Frenchman Leon Marchand smashes Phelps’ 400 IM world record

Frenchman Léon Marchand, who broke the world record for 400 styles held by the legendary Michael Phels (Beijing 2008), joined the experienced Australian side in the first set of World Cup finals in Fukuoka, with victories for Ariarne Titmus (400 freestyle) and the women’s 4×100 relay, also with a world record, and for the men, as well as gold for Sam Short (400 freestyle).

If a priori the women’s 400m freestyle was the star of the first session of the World Cup finals, the spectacle offered by Marchand overshadowed everything.

And he did it because he sprayed in 1.34 seconds a record dating back to 2008, but mostly because its owner was a swimming legend: Michael Phelps. Marchand swam 15 years later in 4:02.50, Phelps had done it in 4:03.84.

The Frenchman from Toulouse received his medal from Phelps, a great way to receive the relay, to a swimmer ready to write history, who won three medals at the last World Cup (gold in the 200 and 400 medley, silver in the 200 butterfly) and who, at 21, has many years to reign the world styles.

Marchand was the protagonist, but also the prodigious demonstration of the Australian team, which won the four gold medals at stake in the first session (400 freestyle, men and women, 4×100 in both categories).

Frenchman Léon Marchand smashes the record for 400 styles at the Fukuoka World Cup
Eugene Hoshiko
Australian Ariarne Titmus breaks 400m freestyle world record
Australian Ariarne Titmus breaks 400m freestyle world record
FRANCK ROBICHON

The first gold medal went to Ariarne Titmus, Olympic champion in the 400m freestyle, who also gave her name to Fukuoka’s first World Cup World Record, after beating American Katy Ledecki (3:58.73) in the final in 3:58.73, who finished second, and world record holder, young Canadian Summer McIntosh, fourth in the end.

Titmus, Ledecky and McIntosh, the three fastest swimmers over the distance, put on a great show at the Fukuoka Marine Messe swimming pool. The Oceanic dominated the race from start to finish, worried at first for McIntosh, but never for Ledecky.

The American lost her world title in a race that went from minus to plus, but she didn’t come to win. Titmus held off pressure from McIntosh in the first 200 meters (1:56.94 to 1:57.47) and after 300 Ledecky pushed and finished second, the Canadian slumped and lost the bronze, which went to New Zealand’s Erika Faireweather.

The third world record of the session was also the work of the ‘aussie’ team. The women’s 4×100 he swam in 3:27.96, below the previous mark that this same team had with 3:29.69 since the Tokyo Games.

Australians swam with Mollie O’Callaghan, Shayna Jack, Meg Harris and Emma McKeon and they were imposed on the United States and China. In the men’s version of the same distance, there was a victory for the ocean men, but without a world record this time.

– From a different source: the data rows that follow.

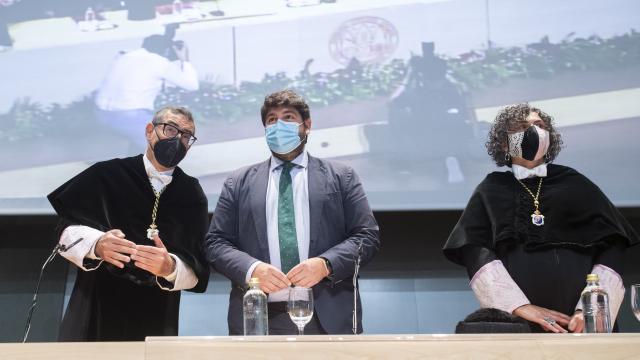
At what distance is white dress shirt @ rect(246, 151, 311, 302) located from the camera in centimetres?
311

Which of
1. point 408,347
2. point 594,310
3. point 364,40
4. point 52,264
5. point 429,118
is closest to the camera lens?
point 408,347

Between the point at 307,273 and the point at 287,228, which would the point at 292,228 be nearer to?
the point at 287,228

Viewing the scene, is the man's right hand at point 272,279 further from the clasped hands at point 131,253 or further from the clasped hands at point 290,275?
the clasped hands at point 131,253

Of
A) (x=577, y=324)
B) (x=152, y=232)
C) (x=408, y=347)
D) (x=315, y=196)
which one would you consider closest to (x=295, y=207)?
(x=315, y=196)

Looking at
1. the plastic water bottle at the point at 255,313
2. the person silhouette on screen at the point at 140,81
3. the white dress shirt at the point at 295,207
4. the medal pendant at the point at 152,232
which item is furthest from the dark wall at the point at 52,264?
the plastic water bottle at the point at 255,313

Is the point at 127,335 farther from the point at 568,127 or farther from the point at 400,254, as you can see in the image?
the point at 568,127

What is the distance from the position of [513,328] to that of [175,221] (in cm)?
149

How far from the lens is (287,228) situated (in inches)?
123

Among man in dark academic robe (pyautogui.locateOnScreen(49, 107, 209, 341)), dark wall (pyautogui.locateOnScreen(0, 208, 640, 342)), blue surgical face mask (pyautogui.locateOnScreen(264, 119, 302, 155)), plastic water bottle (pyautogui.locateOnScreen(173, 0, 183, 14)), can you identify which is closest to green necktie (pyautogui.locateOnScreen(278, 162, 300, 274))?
blue surgical face mask (pyautogui.locateOnScreen(264, 119, 302, 155))

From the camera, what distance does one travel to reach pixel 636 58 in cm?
425

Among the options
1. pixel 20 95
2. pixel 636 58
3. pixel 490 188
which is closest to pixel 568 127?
pixel 636 58

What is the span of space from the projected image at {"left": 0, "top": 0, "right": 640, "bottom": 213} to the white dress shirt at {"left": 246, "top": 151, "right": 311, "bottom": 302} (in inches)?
37.7

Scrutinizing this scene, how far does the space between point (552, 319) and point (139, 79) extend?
247 centimetres

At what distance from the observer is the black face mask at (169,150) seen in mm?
3279
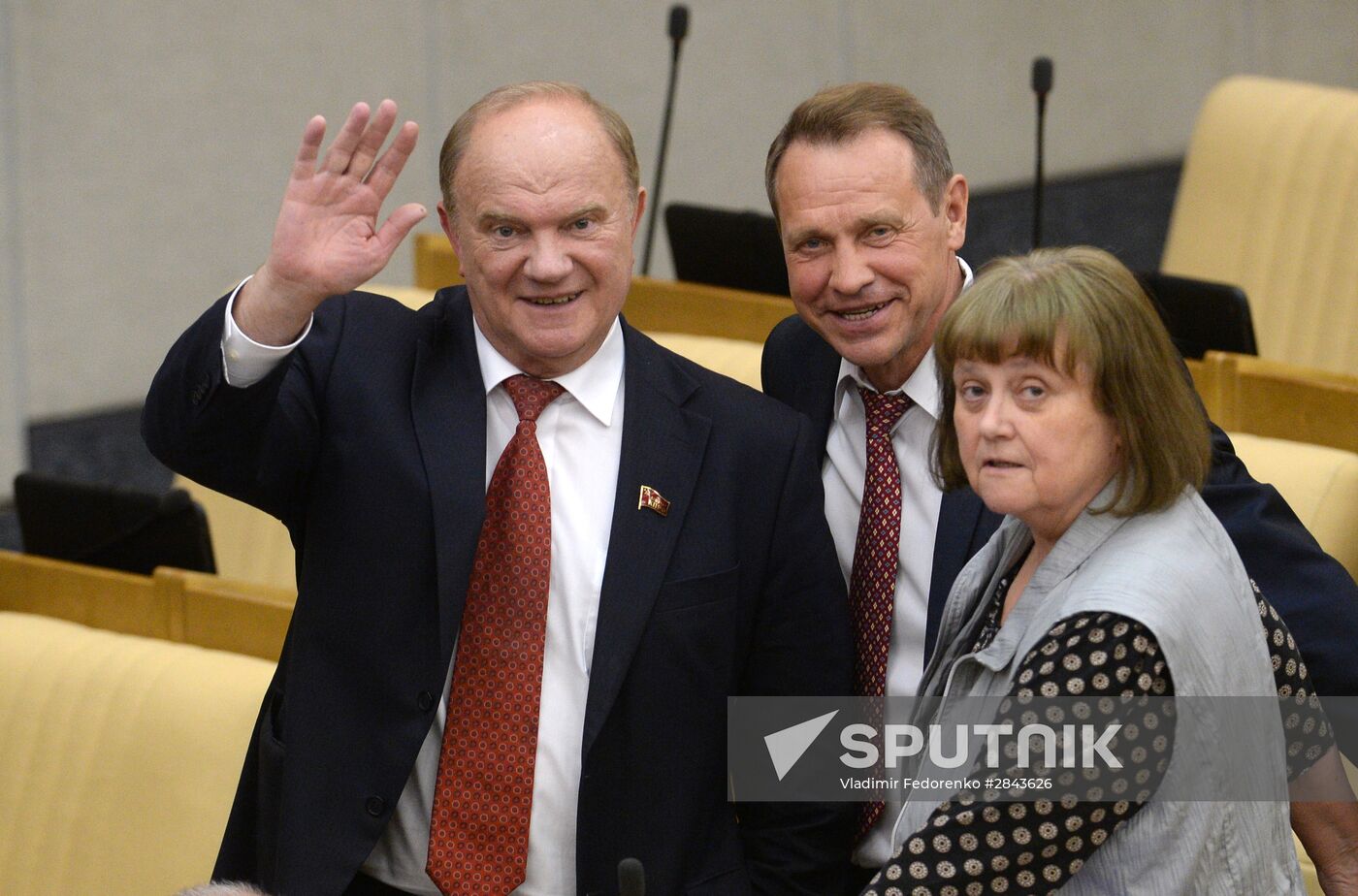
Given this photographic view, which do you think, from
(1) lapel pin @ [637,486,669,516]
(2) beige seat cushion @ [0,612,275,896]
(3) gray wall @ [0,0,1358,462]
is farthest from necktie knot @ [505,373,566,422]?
(3) gray wall @ [0,0,1358,462]

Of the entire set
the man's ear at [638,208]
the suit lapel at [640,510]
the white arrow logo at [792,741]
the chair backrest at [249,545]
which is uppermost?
the man's ear at [638,208]

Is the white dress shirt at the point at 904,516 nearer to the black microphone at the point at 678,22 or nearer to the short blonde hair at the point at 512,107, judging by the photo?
the short blonde hair at the point at 512,107

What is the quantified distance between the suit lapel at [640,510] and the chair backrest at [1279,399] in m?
1.41

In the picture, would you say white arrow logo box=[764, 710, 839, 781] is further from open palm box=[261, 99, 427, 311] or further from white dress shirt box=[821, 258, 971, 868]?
open palm box=[261, 99, 427, 311]

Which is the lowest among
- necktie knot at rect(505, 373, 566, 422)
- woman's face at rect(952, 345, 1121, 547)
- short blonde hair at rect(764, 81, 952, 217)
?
necktie knot at rect(505, 373, 566, 422)

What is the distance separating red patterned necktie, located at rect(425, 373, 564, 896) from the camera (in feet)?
5.80

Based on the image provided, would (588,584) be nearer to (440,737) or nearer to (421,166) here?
(440,737)

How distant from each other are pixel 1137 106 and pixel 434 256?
4382mm

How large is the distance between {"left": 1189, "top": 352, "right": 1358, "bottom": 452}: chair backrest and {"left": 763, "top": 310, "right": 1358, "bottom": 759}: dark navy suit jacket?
1.10m

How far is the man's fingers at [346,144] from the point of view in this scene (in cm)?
171

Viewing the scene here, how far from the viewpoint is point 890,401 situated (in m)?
2.01

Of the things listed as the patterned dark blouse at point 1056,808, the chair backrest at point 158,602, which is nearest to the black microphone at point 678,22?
the chair backrest at point 158,602

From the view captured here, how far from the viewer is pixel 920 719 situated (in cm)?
168

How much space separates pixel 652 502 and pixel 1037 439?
46 centimetres
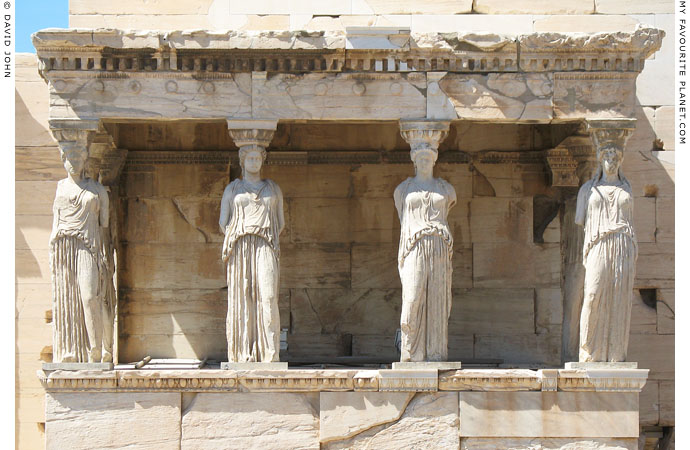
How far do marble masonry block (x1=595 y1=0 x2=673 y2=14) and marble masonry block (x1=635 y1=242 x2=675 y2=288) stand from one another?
233 centimetres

The quartet of Jack Cartwright, Flynn Southam, Kai Taylor and Kyle Chalmers won ahead of teams from Italy and the United States. Spain, who made the final, finished eighth.

Another Australian also won gold, Sam Short, protagonist of the 400 freea high-level event, with the first two, Short and the Tunisian Ahmed Hafnaoui, who is the current Olympic champion, defeating the record of the German Paul Bierdermann (3:40.07), one of the few remaining from the polyurethane era (Rome 2009).

Short and Hafnaoui swam 350 meters before Biedermann’s record. In the end, the young “Aussie” won with 3:40.68, two tenths less than the Tunisian. Lukas Martens of Germany won bronze in 3:42.20.

China’s Yufei Zhang was fastest in the 100m butterfly semifinals with 56.40 ahead of American Torri Huske, who holds the best world mark of the year (56.18), and who swam today in 56.76. Canadian Margaret MacNeil (56.78) was third fastest.

In the final, there will also be Australians Emma McKeon and Brianna Throssell, German Angelina Kohler, American Gretchen Wash and Frenchwoman Marie Wattel.

In the 50m butterfly, Frenchman Maxime Grousset (22.72) was the best of the semi-finals, where the Spaniard Mario Mollà was also present, who finished tenth with 23.16 and lowered his mark a little more.

Among the qualifiers for the final are American Dare Rose, Britain’s Peters, Italy’s Thomas Ceccon, Egypt’s Sameh, Britain’s Benhamin Proudy, Portugal’s Diogo de Matos and Austria’s Simon Bucher, who had to break the tie with Trinidadian Dylan Carter.

China’s Qin Haiyang was fastest in the 100m breaststroke semifinal, ahead of German Lucas Matzerath and American Nic Fink, while in the 200 IM, American Alex Walsh was fastest in the semi-finals. Chinese Yiting Yu finished second and Dutch Marrit Steenbergen who set the third fastest time in the semi-finals.